Als Gilles Deleuze und Félix Guattari einst den Anti-Ödipus ins Leben riefen, entstand damit eine Art Gegenfigur zu jenem Helden aus griechischem Mythos, der seinen Vater tötete und die eigene Mutter heiratete. Ein Begriff, der in dem Buch mit dem Untertitel Kapitalismus und Schizophrenie immer wieder gebraucht wurde, lautete „Die Wunschmaschinen“.

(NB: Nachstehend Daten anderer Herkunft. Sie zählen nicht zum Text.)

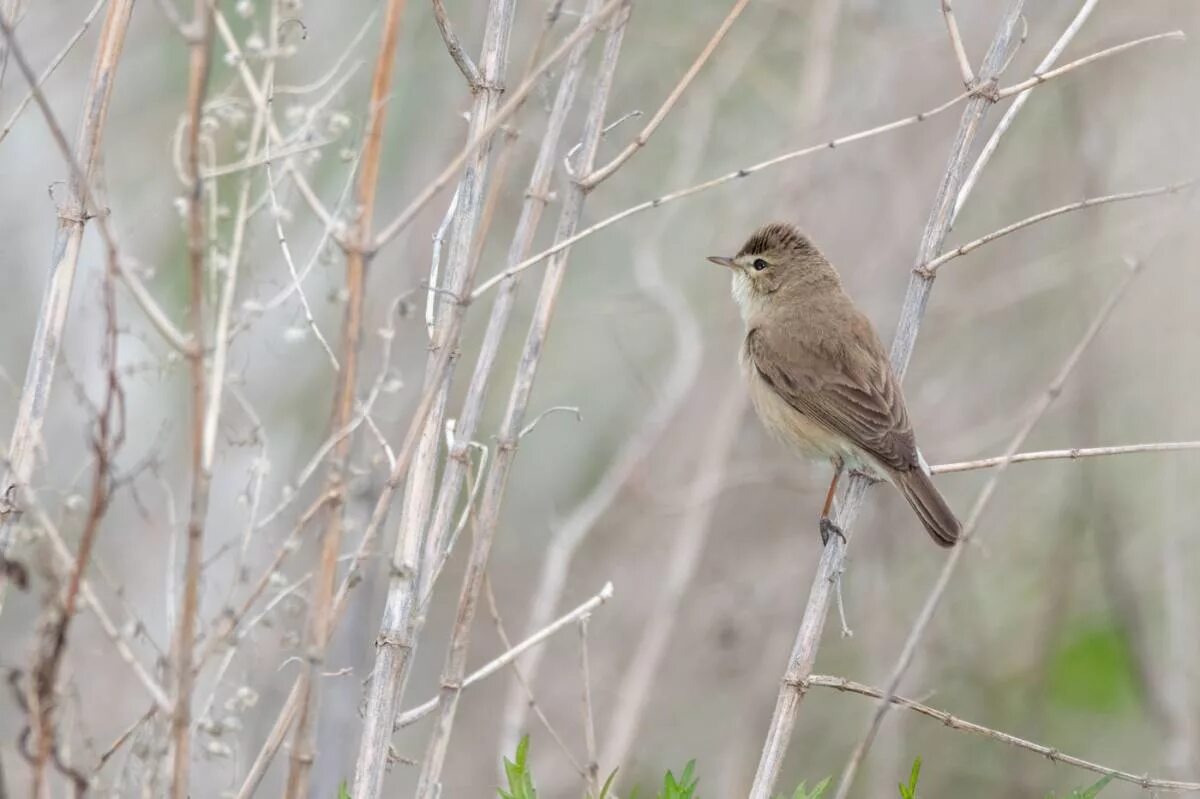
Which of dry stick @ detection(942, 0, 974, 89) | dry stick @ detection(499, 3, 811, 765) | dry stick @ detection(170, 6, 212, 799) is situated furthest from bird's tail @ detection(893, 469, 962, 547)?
dry stick @ detection(170, 6, 212, 799)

Was genau das sei, habe ich nie so ganz verstanden, wie Vieles aus den Denkerwelten Jacques Lacans oder Jean Baudrillards. Ehrwürdige Mitstreiter am Rande der Scharlatanerie, wenn es darum ging, sprachlich überkonstruierte Unverständlichkeiten zu erschaffen: Dickicht und Gestrüpp, in dem der Leser sich verfangen konnte oder aber intellektuelle Zuflucht fand. Lag es am Französisch, das unsereins ja leider nie richtig lernte? Animierte nicht so manche Sprachmelodie auch zu einem linguistischen l´art pour l´art: zum Palaver? So wie das brasilianische Portugiesisch zum Bossa Nova inspirierte? Outras palavras.

Man könnte meinen, ausgewiefte Exegeten wie beispielsweise Slavoj Zizek böten nun Gebrauchsanweisung und Klempnerdienst an für derlei komplizierte Theorien. Doch weit gefehlt, der slowenische Philosoph treibt ein sehr unterhaltsames, jedoch vermaledeites Spiel, immer mit dem Schalk im Nacken: er setzt den Hasen auf die Fährte, hält ihm die begehrenswerte Möhre vor die Nase und der ist doch am Ende nur genaseweisst und ausser Atem. „Ick bün al dor!“, grinst Rabbitskinner Zizek auf gut plattdeutsch und hält statt der Lösung nur deren dialektischen Kontrapunkt hin. Anstelle kognitiven Landgewinns wieder nur das stets entkräftende Gegenargument: ewiges Vexierspiel.

Zurück noch einmal kurz zu den mythischen Anfängen: ein „Anti-Narziß“ wurde meines Wissens nie geschrieben, auch wenn Peter Sloterdijk („Er schon wieder!“) in seinem Buch Zorn und Zeit darauf hinweist, man könne Ödipus und Narziß jetzt mal getrost vergessen. Sie seien längst diskreditiert als unverbesserliche Idioten, die den Schuss noch nicht hörten. So meinte es wohl einst auch eine Freundin: immer wenn ein Verehrer sich als Möchtegern-Napoleon aufspielte, nach dem bekannten Motto Ja-wie-toll-bin-ich-denn!, entgegnete sie spröde, er sei doch nur vom Wickeltisch gefallen.